Problema posto A.
In base al brano sulla critica di Christianen riportato più sotto, risponda alle seguenti domande:
(i) Quale fonte di dati, secondo Christianen, considera solo "la punta dell'iceberg della produzione"?
(ii) Quanti dischi comprende in totale la fonte utilizzata da Christianen?
(iii) A quale periodo si riferisce tale fonte?

Pagina.
++++

Un'ulteriore critica mossa alla tesi dei cicli è quella di Michael Christianen. Egli sostiene [Christianen, 1995] che la ricerca di Peterson e Berger, nonché ricerche successive d’altri autori che utilizzavano un approccio similare, fosse inaffidabile per il tipo di selezione dei dati disponibili. La fonte di dati costituita dai primi 10 singoli più venduti considera solo “la punta dell’iceberg della produzione, riferendosi solo ad una parte molto piccola della musica disponibile per i consumatori” [ibidem, 56]. Questo fa sì che le conclusioni tratte riguardo la diversificazione in rapporto alla concentrazione possano essere valide solo per ciò che riguarda la musica da hit parade. Insomma, sostiene Christianen, le ricerche precedenti parlano di aumento o diminuzione della diversità, ma solo per ciò che riguarda i prodotti musicali che hanno raggiunto le vette delle classifiche di vendita, vale a dire che hanno superano ben tre filtri presenti nell’industria musicale, quello delle compagnie che devono accettare la musica, quello dei media che devono dare intensa visibilità, e quello del pubblico che deve comprare i dischi di modo che arrivino nei primi 10 posti in classifica [ibidem]. Christianen propone un altro modello, che ha l’indubbia novità di utilizzare come fonte non le classifiche di vendita, ma l’intera discografica disponibile in commercio in Olanda tra il 1975 e il 1992, per un totale di 180.000 dischi. Le conclusioni di Christianen però non sono dissimili da quelle di Peterson e Berger. Infatti, viene riscontrato per il periodo relativo una relazione inversa tra concentrazione del mercato e diversità e innovazione [ibidem, 91]. Per ciò che riguarda le tendenze dell’ultimo periodo analizzate, Christianen sostiene di constatare un aumento del grado di competizione del mercato insieme ad un aumento di innovazione e diversità musicale [idibem]. Il ricercatore non tralascia di segnalare comunque che la ridefinizione della struttura delle grandi compagnie discografiche “all’interno delle quali vi sono un ampio numero d’unità produttive di lavoro semi-indipendenti e in competizione tra loro” è un fattore che ridefinisce il concetto stesso di concentrazione del mercato [ibidem].

++++

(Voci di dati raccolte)
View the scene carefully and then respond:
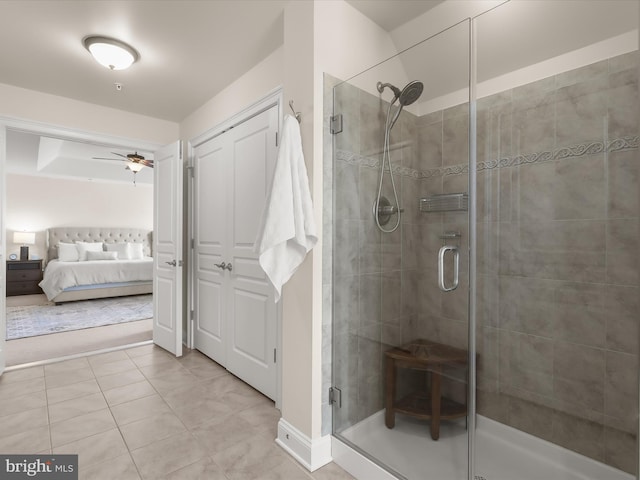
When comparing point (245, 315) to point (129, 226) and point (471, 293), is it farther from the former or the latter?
point (129, 226)

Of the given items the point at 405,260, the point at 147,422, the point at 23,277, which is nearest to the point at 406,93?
the point at 405,260

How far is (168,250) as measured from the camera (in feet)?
11.2

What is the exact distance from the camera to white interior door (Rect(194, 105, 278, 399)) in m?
2.48

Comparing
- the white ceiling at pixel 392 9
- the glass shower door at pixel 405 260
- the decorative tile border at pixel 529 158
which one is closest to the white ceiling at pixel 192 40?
the white ceiling at pixel 392 9

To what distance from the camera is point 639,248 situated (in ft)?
3.89

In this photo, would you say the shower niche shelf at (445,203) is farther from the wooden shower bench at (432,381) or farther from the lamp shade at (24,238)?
the lamp shade at (24,238)

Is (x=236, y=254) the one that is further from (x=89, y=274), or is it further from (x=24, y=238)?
(x=24, y=238)

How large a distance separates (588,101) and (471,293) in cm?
87

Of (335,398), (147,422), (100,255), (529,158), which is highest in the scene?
(529,158)

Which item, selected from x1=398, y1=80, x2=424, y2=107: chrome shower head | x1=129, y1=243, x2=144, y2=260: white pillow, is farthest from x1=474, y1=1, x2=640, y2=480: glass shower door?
x1=129, y1=243, x2=144, y2=260: white pillow

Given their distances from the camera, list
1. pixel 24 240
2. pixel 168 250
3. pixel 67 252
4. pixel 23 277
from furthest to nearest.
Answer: pixel 67 252 < pixel 24 240 < pixel 23 277 < pixel 168 250

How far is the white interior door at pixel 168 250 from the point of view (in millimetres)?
3234

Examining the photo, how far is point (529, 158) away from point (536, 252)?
0.42 m

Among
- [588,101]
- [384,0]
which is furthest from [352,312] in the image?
[384,0]
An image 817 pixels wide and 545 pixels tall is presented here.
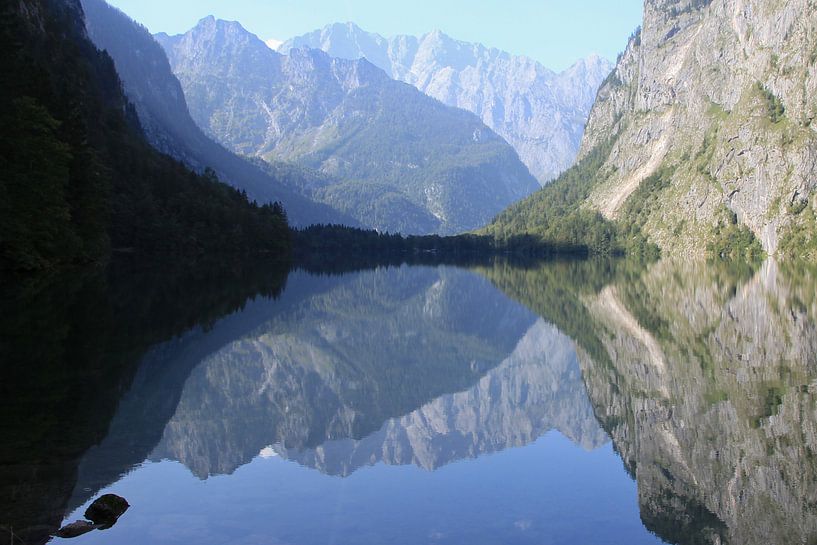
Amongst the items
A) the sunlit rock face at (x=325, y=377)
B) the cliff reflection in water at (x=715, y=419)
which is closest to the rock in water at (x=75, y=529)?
the sunlit rock face at (x=325, y=377)

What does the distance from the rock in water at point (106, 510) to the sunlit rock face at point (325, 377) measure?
366cm

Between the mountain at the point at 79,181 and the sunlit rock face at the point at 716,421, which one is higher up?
the mountain at the point at 79,181

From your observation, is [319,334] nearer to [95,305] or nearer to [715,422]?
[95,305]

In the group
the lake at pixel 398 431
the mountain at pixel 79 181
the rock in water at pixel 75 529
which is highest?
the mountain at pixel 79 181

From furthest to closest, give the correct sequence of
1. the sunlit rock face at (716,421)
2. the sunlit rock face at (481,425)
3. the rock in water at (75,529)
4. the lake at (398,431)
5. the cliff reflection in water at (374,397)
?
the cliff reflection in water at (374,397) < the sunlit rock face at (481,425) < the sunlit rock face at (716,421) < the lake at (398,431) < the rock in water at (75,529)

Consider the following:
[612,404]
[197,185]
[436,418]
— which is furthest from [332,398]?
[197,185]

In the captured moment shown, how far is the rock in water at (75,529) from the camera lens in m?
14.7

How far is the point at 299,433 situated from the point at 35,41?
101 metres

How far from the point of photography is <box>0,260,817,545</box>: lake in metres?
16.8

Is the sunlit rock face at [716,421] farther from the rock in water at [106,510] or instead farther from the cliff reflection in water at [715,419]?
the rock in water at [106,510]

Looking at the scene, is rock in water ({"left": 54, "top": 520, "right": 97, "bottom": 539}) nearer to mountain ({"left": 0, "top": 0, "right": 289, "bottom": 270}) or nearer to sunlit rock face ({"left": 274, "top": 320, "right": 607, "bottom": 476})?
sunlit rock face ({"left": 274, "top": 320, "right": 607, "bottom": 476})

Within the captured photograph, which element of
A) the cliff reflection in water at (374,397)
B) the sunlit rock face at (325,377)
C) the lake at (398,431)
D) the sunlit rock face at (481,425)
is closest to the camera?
the lake at (398,431)

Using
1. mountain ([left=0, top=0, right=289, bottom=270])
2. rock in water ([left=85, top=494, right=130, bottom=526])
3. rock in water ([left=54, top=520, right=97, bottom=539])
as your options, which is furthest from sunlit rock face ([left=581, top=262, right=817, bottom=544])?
mountain ([left=0, top=0, right=289, bottom=270])

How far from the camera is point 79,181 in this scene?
242ft
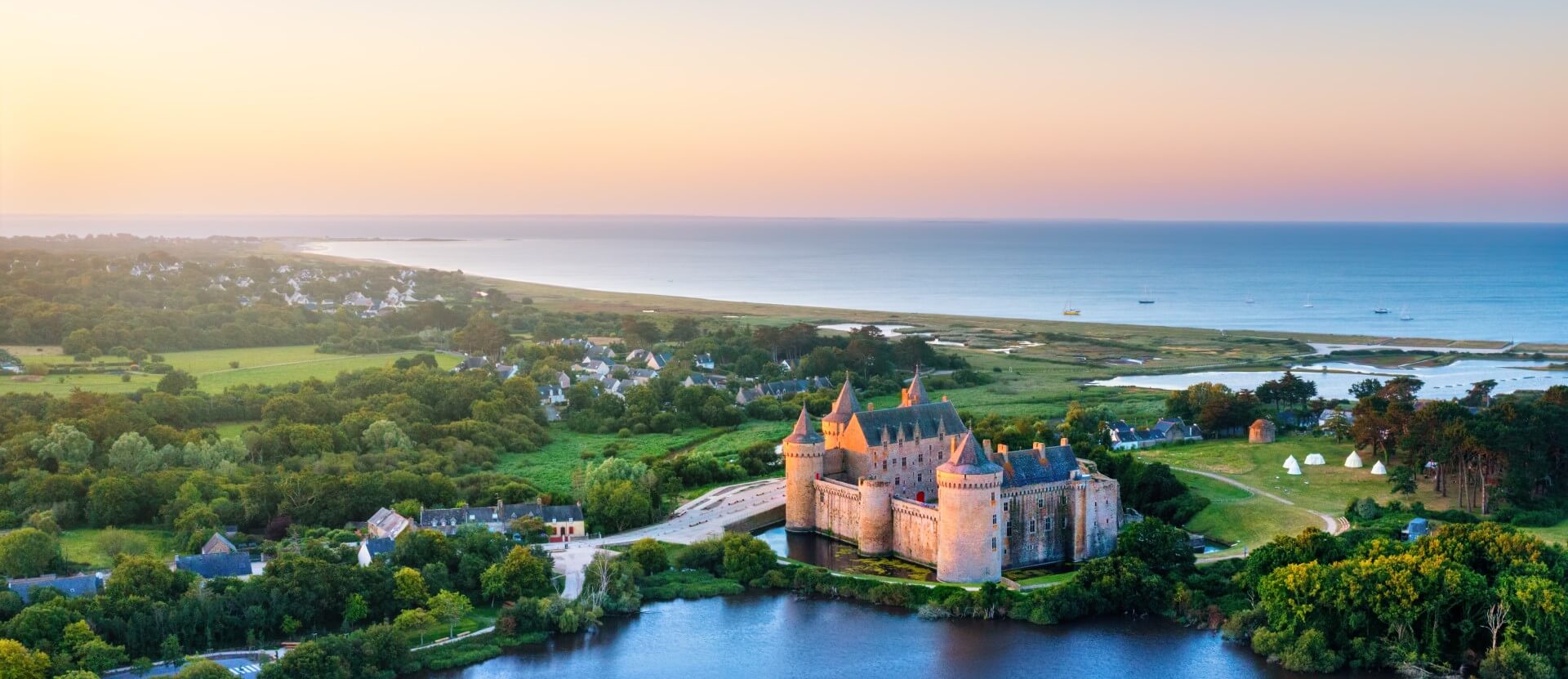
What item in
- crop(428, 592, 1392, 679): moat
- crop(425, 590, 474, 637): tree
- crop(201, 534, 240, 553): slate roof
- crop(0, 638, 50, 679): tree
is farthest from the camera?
crop(201, 534, 240, 553): slate roof

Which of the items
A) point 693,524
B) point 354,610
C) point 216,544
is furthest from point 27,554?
point 693,524

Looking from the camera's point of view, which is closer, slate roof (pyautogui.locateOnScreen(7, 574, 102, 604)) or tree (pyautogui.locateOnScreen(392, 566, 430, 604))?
slate roof (pyautogui.locateOnScreen(7, 574, 102, 604))

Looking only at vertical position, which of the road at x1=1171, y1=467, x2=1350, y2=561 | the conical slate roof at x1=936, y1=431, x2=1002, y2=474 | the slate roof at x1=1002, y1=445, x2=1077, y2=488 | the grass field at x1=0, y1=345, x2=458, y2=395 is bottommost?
the road at x1=1171, y1=467, x2=1350, y2=561

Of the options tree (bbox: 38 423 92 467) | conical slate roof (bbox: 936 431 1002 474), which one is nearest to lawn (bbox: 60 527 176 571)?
tree (bbox: 38 423 92 467)

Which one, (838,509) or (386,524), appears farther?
(838,509)

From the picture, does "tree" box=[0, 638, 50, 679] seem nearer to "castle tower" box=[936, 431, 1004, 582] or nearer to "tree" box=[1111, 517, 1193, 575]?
"castle tower" box=[936, 431, 1004, 582]

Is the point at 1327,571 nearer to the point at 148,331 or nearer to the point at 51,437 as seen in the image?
the point at 51,437

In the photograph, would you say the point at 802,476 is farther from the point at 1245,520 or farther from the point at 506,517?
the point at 1245,520

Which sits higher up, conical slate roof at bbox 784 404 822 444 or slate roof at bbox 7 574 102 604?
conical slate roof at bbox 784 404 822 444

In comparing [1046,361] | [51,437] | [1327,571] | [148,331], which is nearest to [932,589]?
[1327,571]
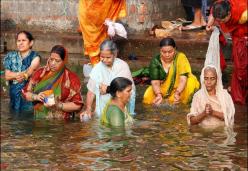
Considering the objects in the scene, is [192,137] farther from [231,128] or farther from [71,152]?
[71,152]

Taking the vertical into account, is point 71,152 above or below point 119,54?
below

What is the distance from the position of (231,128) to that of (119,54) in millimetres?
4548

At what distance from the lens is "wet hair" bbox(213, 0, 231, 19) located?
11344 mm

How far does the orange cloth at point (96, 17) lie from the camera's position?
13.5 meters

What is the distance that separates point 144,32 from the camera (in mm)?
14750

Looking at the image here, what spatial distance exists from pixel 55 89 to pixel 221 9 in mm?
2407

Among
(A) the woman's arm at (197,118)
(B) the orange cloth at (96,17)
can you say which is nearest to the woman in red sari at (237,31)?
(A) the woman's arm at (197,118)

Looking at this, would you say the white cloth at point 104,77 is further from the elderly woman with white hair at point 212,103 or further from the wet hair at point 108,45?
the elderly woman with white hair at point 212,103

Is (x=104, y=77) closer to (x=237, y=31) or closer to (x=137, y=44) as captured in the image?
(x=237, y=31)

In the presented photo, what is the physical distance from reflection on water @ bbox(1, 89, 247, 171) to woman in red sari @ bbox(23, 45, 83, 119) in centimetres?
17

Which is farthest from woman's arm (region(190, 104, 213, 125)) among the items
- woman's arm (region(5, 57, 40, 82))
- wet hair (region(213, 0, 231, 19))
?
woman's arm (region(5, 57, 40, 82))

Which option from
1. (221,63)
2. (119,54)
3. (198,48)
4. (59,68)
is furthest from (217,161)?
(119,54)

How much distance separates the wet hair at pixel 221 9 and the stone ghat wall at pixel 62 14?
3401mm

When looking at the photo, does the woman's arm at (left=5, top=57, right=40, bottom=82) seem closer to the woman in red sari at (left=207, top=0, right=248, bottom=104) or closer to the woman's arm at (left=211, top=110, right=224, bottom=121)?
the woman in red sari at (left=207, top=0, right=248, bottom=104)
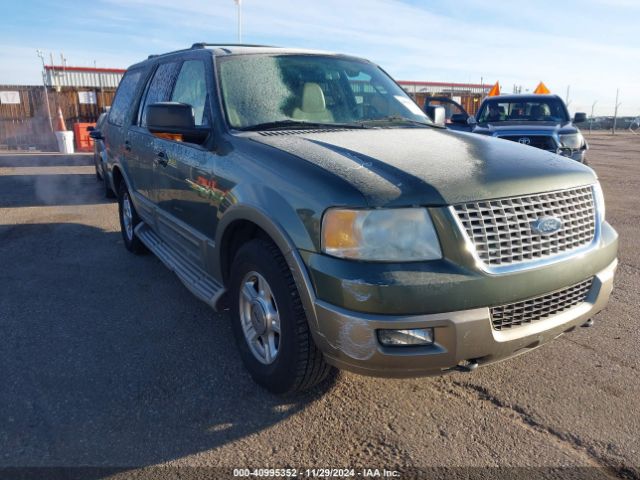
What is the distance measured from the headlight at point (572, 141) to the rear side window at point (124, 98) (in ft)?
21.3

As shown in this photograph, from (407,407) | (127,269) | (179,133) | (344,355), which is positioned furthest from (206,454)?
(127,269)

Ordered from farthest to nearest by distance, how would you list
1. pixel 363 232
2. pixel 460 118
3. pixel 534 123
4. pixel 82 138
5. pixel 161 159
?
pixel 82 138 < pixel 534 123 < pixel 460 118 < pixel 161 159 < pixel 363 232

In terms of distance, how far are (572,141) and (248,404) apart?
7509 mm

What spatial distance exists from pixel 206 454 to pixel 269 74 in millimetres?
2445

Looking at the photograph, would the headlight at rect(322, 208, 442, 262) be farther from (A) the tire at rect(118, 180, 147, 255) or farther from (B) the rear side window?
(B) the rear side window

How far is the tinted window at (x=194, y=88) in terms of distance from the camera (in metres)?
3.49

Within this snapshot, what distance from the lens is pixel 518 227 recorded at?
233cm

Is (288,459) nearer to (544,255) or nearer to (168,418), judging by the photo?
(168,418)

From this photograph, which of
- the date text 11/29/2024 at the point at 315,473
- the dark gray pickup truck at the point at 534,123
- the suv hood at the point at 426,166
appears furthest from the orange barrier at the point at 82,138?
the date text 11/29/2024 at the point at 315,473

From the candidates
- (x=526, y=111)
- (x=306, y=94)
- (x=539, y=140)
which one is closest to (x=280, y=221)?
(x=306, y=94)

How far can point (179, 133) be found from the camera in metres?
3.12

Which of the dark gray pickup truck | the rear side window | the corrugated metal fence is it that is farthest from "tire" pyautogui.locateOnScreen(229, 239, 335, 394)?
the corrugated metal fence

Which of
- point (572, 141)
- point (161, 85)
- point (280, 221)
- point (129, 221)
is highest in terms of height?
point (161, 85)

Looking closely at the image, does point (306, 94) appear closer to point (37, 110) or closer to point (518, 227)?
point (518, 227)
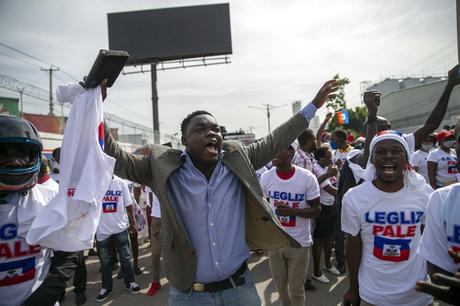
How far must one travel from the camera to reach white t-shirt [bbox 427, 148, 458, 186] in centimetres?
600

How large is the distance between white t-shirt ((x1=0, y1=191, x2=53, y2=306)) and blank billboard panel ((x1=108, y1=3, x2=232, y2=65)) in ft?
68.0

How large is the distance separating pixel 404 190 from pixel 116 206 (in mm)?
4260

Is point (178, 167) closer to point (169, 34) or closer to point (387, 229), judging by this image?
point (387, 229)

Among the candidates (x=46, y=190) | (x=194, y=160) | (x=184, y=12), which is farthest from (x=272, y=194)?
(x=184, y=12)

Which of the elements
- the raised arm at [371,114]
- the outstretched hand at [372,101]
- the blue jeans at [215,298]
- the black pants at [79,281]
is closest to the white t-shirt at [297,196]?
the raised arm at [371,114]

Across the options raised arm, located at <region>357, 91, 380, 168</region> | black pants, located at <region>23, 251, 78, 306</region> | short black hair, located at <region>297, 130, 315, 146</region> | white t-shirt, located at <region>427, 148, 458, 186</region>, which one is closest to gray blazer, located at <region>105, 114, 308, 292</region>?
black pants, located at <region>23, 251, 78, 306</region>

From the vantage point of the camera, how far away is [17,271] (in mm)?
1968

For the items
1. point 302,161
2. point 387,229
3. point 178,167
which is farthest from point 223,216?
point 302,161

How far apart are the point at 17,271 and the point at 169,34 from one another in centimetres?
2190

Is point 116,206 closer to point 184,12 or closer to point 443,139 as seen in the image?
point 443,139

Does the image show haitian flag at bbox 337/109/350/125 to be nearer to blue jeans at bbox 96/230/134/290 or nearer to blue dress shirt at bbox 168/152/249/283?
blue jeans at bbox 96/230/134/290

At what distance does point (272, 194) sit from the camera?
13.5 feet

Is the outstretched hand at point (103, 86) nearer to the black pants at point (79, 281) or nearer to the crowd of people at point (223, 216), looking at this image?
the crowd of people at point (223, 216)

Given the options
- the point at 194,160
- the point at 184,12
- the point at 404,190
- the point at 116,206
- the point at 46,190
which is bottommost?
the point at 116,206
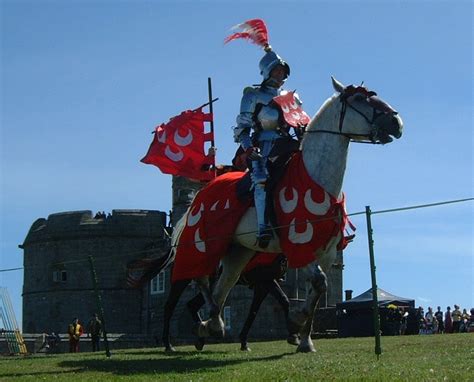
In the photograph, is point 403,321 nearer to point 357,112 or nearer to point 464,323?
point 464,323

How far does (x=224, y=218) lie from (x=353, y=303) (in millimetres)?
20997

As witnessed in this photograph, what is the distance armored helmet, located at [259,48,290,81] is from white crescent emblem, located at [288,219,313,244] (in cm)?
328

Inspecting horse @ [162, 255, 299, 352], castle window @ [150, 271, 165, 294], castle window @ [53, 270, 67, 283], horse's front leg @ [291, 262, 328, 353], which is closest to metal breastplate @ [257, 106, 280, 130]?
horse's front leg @ [291, 262, 328, 353]

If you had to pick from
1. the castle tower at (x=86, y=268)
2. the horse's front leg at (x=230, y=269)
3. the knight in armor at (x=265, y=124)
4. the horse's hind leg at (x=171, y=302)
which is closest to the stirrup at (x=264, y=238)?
the knight in armor at (x=265, y=124)

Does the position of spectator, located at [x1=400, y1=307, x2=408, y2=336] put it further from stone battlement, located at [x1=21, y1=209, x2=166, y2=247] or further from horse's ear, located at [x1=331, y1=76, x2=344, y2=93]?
stone battlement, located at [x1=21, y1=209, x2=166, y2=247]

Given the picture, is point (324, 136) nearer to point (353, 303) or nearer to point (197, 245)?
point (197, 245)

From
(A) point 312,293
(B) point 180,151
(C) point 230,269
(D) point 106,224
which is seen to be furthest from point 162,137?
(D) point 106,224

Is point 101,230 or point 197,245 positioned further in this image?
point 101,230

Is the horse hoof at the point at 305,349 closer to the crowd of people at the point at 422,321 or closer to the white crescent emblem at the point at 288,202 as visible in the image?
the white crescent emblem at the point at 288,202

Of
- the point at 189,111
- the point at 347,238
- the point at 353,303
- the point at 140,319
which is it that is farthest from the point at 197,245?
the point at 140,319

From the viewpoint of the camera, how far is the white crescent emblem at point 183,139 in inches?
813

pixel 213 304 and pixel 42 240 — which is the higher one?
pixel 42 240

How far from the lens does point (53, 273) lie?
75.2 m

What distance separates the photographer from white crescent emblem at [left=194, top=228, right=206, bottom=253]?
1729 centimetres
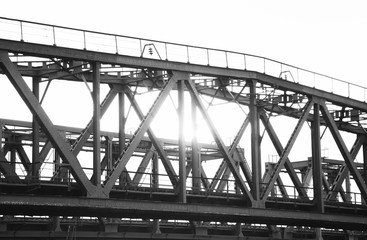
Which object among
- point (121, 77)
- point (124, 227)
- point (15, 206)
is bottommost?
point (124, 227)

++++

Problema posto B. Raccolga ogni riga dell'elenco soprastante in cui compare la parola "When".

Risultato finale A.
(i) I primi 10 singoli più venduti.
(ii) 180.000 dischi.
(iii) Al periodo tra il 1975 e il 1992.

Risultato finale B.
When comparing point (245, 315) to point (129, 226) and point (471, 293), is it farther from the former or the latter?
When looking at the photo, does the woman's arm at (left=5, top=57, right=40, bottom=82) seem closer to the woman in red sari at (left=207, top=0, right=248, bottom=104) or closer to the woman's arm at (left=211, top=110, right=224, bottom=121)?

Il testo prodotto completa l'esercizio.